## Consigne 1
Pour chacune des affirmations suivantes, dites si elle concorde avec le récit sur Matthew et Skulldigger en répondant par oui ou par non, puis citez mot pour mot les termes du récit qui tranchent. (a) La mère de Matthew avait d'abord refusé qu'il prenne un dessert. (b) Skulldigger frappe William Bowers avec une batte. (c) Skulldigger reste auprès de Matthew jusqu'à l'arrivée de la police.
## Consigne 2
Poursuivez le récit sur Matthew et Skulldigger à partir de sa dernière phrase.

## Texte présenté
================================

En 1996, Matthew, un garçon de douze ans, commence à se souvenir. Ils étaient allés dans un restaurant italien avec ses parents, et il avait fait une comédie pour avoir un dessert, alors que sa mère avait commencé par refuser parce qu'il y avait école le lendemain. S'il n'avait pas fait sa comédie, ils seraient sortis du restaurant plutôt et ils ne seraient pas tombés sur l'individu armé qui les avaient agressés, et avait abattu ses parents, les laissant morts sur le trottoir. William Bowers est en train de dire au garçon qu'il va devoir le tuer également car il a vu son visage. Il tombe d'un coup à terre, avec une blessure à l'arrière de la tête, là où le crâne métallique au bout d'une chaîne l'a frappé. Skulldigger se tient debout immobile, et il s'excuse auprès du garçon d'être arrivé trop tard. Il s'agenouille devant Matthew et lui dit que la police va arriver pour s'occuper de lui. Il s'éloigne, le crâne ensanglanté attaché à sa ceinture, et se retourne pour s'excuser encore une fois.

================================

## Enregistrements
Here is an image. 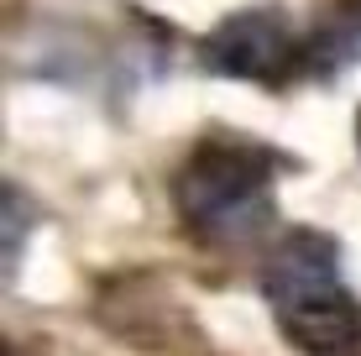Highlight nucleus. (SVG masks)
<instances>
[{"instance_id":"nucleus-4","label":"nucleus","mask_w":361,"mask_h":356,"mask_svg":"<svg viewBox=\"0 0 361 356\" xmlns=\"http://www.w3.org/2000/svg\"><path fill=\"white\" fill-rule=\"evenodd\" d=\"M341 63H361V0H341L304 37V68L309 73H330Z\"/></svg>"},{"instance_id":"nucleus-5","label":"nucleus","mask_w":361,"mask_h":356,"mask_svg":"<svg viewBox=\"0 0 361 356\" xmlns=\"http://www.w3.org/2000/svg\"><path fill=\"white\" fill-rule=\"evenodd\" d=\"M356 147H361V110H356Z\"/></svg>"},{"instance_id":"nucleus-1","label":"nucleus","mask_w":361,"mask_h":356,"mask_svg":"<svg viewBox=\"0 0 361 356\" xmlns=\"http://www.w3.org/2000/svg\"><path fill=\"white\" fill-rule=\"evenodd\" d=\"M262 293L298 356H361V304L330 236L283 231L262 262Z\"/></svg>"},{"instance_id":"nucleus-3","label":"nucleus","mask_w":361,"mask_h":356,"mask_svg":"<svg viewBox=\"0 0 361 356\" xmlns=\"http://www.w3.org/2000/svg\"><path fill=\"white\" fill-rule=\"evenodd\" d=\"M199 63L220 79L278 84L293 68H304V37L293 32V16L283 6H246L204 32Z\"/></svg>"},{"instance_id":"nucleus-2","label":"nucleus","mask_w":361,"mask_h":356,"mask_svg":"<svg viewBox=\"0 0 361 356\" xmlns=\"http://www.w3.org/2000/svg\"><path fill=\"white\" fill-rule=\"evenodd\" d=\"M288 168V157L246 137H204L173 173V204L183 226L204 241L252 236L267 220V189Z\"/></svg>"}]
</instances>
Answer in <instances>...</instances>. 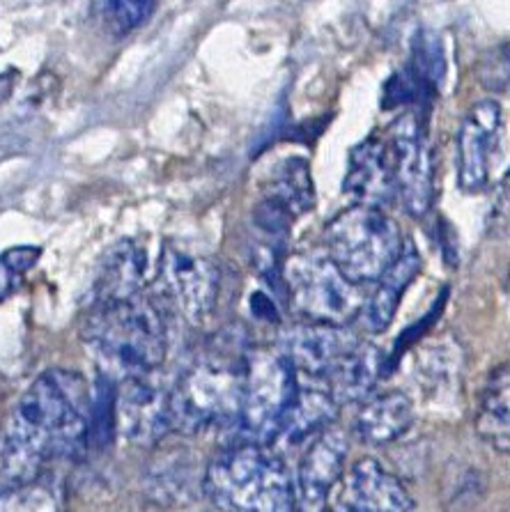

================================

## Réponse 1
(a) Oui : « sa mère avait commencé par refuser parce qu'il y avait école le lendemain ».
(b) Non : « le crâne métallique au bout d'une chaîne l'a frappé ».
(c) Non : « Il s'éloigne, le crâne ensanglanté attaché à sa ceinture ».

## Réponse 2
Un peu plus tard, Matthew a été examiné par un psychologue : il n'a pas dit un mot depuis qu'il a été pris en charge par la police. L'inspectrice Amanda Reyes explique au capitaine Howard que l'enfant a forcément vu Skulldigger, qu'il peut l'identifier, et l'incriminer dans la mort de l'agresseur et de deux autres défunts. le capitaine lui ordonne de ne pas s'occuper de cet aspect-là de l'affaire, car cela ne fait pas partie de ses dossiers. Elle sort de son bureau et se rend quand même dans la salle où Matthew attend. Elle lui pose des questions sur la présence éventuelle de Skullidgger, en lui montrant une photographie. Il ne prononce pas un mot, ne réagit pas. Elle ressort de la pièce et échange quelques mots avec un collègue qui lui apprend qu'il y a un nouveau candidat pour l'élection du maire : Ted Reed qui fut un superhéros du nom de Crimson Fist, il y a quelques années de cela, avec Alley Rat, un assistant adolescent. Dans son échoppe, le boucher découpe une tranche de viande pour sa dernière cliente, puis il ferme sa boutique une fois qu'elle en est sortie. Il descend dans le sous-sol, passant devant ses plastrons de Skulldigger, et les masques, allant s'installer dans son bureau sommaire, une chaise, une table et six écrans de télévision, pour regarder les informations : la candidature de Tex Reed, le meurtre du couple devant les yeux de leur fils. Il considère longuement le masque de Skulldigger posé sur la table devant lui.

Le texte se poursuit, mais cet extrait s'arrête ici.